Extract to read:
------
Hydrocarbon Fuels Engines in the 20th Century

Transport in the twentieth century was revolutionised by the invention of engines running on hydrocarbon fuels – gasoline, diesel oil, and paraffin. The molecules in a pure hydrocarbon consist exclusively of hydrogen and carbon atoms; of this benzene is the most fundamental. Fuels come from naturally occurring petrochemicals, consisting mainly of hydrocarbons, but with other chemical components, such as nitrogen, oxygen, and sulphur.

Refining produces first gasoline (with five to eight carbon atoms), then paraffin (with eleven or twelve), and finally diesel oil (with thirteen to fifteen). Each of these three fuels has its own characteristic engine, the distinctive features being determined by the form of combustion. Gasoline, vaporised by means of a carburettor mixing it with air, is ignited by an electric spark and explodes to drive a piston in a cylinder: this explains the term ‘internal combustion’ (IC).
------
Written problem:
Copy out the passage on hydrocarbon fuel engines in full, word for word. The data below has no connection to the passage on hydrocarbon fuel engines.

Source data:
------
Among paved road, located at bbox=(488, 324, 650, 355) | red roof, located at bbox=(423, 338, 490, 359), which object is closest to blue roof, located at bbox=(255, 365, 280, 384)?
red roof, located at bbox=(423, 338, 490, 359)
------
Final answer:
Hydrocarbon Fuels Engines in the 20th Century

Transport in the twentieth century was revolutionised by the invention of engines running on hydrocarbon fuels – gasoline, diesel oil, and paraffin. The molecules in a pure hydrocarbon consist exclusively of hydrogen and carbon atoms; of this benzene is the most fundamental. Fuels come from naturally occurring petrochemicals, consisting mainly of hydrocarbons, but with other chemical components, such as nitrogen, oxygen, and sulphur.

Refining produces first gasoline (with five to eight carbon atoms), then paraffin (with eleven or twelve), and finally diesel oil (with thirteen to fifteen). Each of these three fuels has its own characteristic engine, the distinctive features being determined by the form of combustion. Gasoline, vaporised by means of a carburettor mixing it with air, is ignited by an electric spark and explodes to drive a piston in a cylinder: this explains the term ‘internal combustion’ (IC).